The snow fell intermittently over the following days, adding to the silence within the walls of the cottage. There seemed to be no words to say and Ernest and Sarah went for hours at a time hardly speaking. For a time Ernest was deathly afraid that Agnes’s death would be the final blow to his mother, but it was not so. Somehow, it was as if the death of Arthur had filled up the capacity of Sarah’s grief, and when she learned of Agnes’s death too she just seemed to retreat into a kind of numbness. Lying in her bed, so ill herself, it was as if some cocooning shield slowly enwrapped her, keeping her from a total awareness which, Ernest was sure, should it find her when she was so weak, would surely be too much.
The days passed. Ernest, having no choice, continued with his work at the farm while Esther from next door came in during the days to stay with his mother. On Wednesday while Sarah, too ill to move, had remained in her bed, Ernest had taken the morning off and, following the coffin of Arthur, had helped carry Agnes’s coffin to the churchyard. There beside Mary and their father the two were buried. After the funeral Ernest changed back into his working clothes and left for the farm. No matter what happened livestock had to be fed and watered, cows milked.
Each evening on leaving the farm Ernest hurried back home to be with his mother. And slowly, slowly, with no effort on her own part, Sarah began to recover. It
seemed to Ernest that his mother had no real will to keep living, yet at the same time she showed no wish to die. She just didn’t seem to care what became of her. Lying silent and uncomplaining on her bed she obediently did as she was told, almost childlike in a way, as if the matter of what became of her held no interest for her and was outside her own control.
With the death of Dr Harmon, Dr Kelsey had continued to make frequent calls at the cottage, attending Sarah with gentleness, firmness and understanding.
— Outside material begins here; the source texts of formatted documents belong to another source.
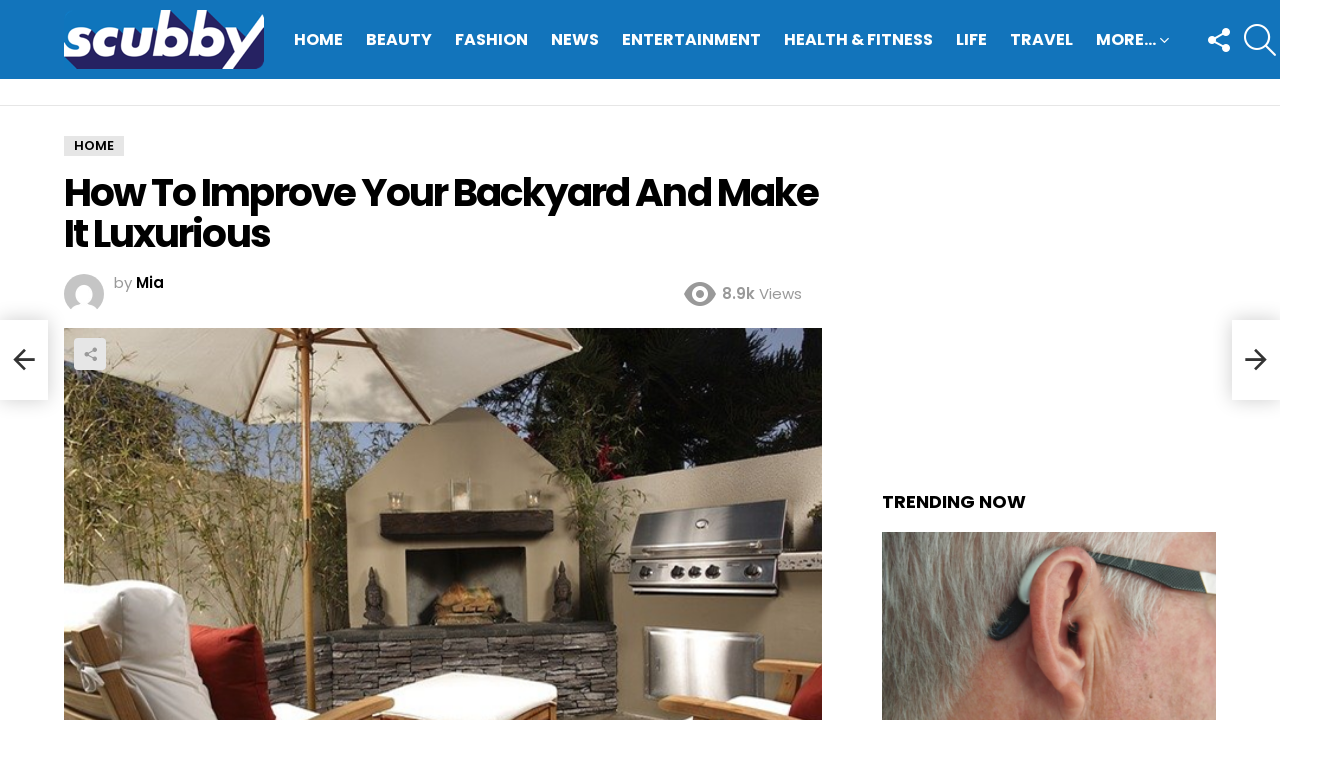

--- FILE ---
content_type: text/html; charset=utf-8
request_url: https://www.google.com/recaptcha/api2/aframe
body_size: 270
content:
<!DOCTYPE HTML><html><head><meta http-equiv="content-type" content="text/html; charset=UTF-8"></head><body><script nonce="l-V7jx1vPHIA2gV3TAivZw">/** Anti-fraud and anti-abuse applications only. See google.com/recaptcha */ try{var clients={'sodar':'https://pagead2.googlesyndication.com/pagead/sodar?'};window.addEventListener("message",function(a){try{if(a.source===window.parent){var b=JSON.parse(a.data);var c=clients[b['id']];if(c){var d=document.createElement('img');d.src=c+b['params']+'&rc='+(localStorage.getItem("rc::a")?sessionStorage.getItem("rc::b"):"");window.document.body.appendChild(d);sessionStorage.setItem("rc::e",parseInt(sessionStorage.getItem("rc::e")||0)+1);localStorage.setItem("rc::h",'1768761418197');}}}catch(b){}});window.parent.postMessage("_grecaptcha_ready", "*");}catch(b){}</script></body></html>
Ernest, on meeting the doctor there, knew that he would never see his face without it bringing back to him the memory of the afternoon when Agnes had died. That Sunday, increasingly concerned about his mother, Ernest had asked for an hour’s leave from his duties at the farm and had hurried home to see how she was. Finding Esther Hewitt sitting with his mother, and learning that Agnes had gone off to fetch the doctor he had sat waiting for his sister’s return. When, after half-an-hour there had been no sign of her he had announced his intention of going to find her. He had put his coat back on and was just opening the scullery door when he had seen a dark figure moving towards him across the yard. In the darkness he hadn’t been able to make out who it was – someone carrying a bundle in his arms. Then, in the faint light from the lamp-lit kitchen window he had made out the figure of the doctor. ‘Ah, Dr Kelsey,’ he had said with relief as the man came towards him, ‘– our Agnes has gone off to find you and –’ Coming to a stop he had seen then what was the burden in Kelsey’s arms. A child. And then some part of his brain had registered the coat the child was wearing. But – it was Arthur’s old coat. Then, a moment later, he had recognized the child’s old woollen hat and realized who it was.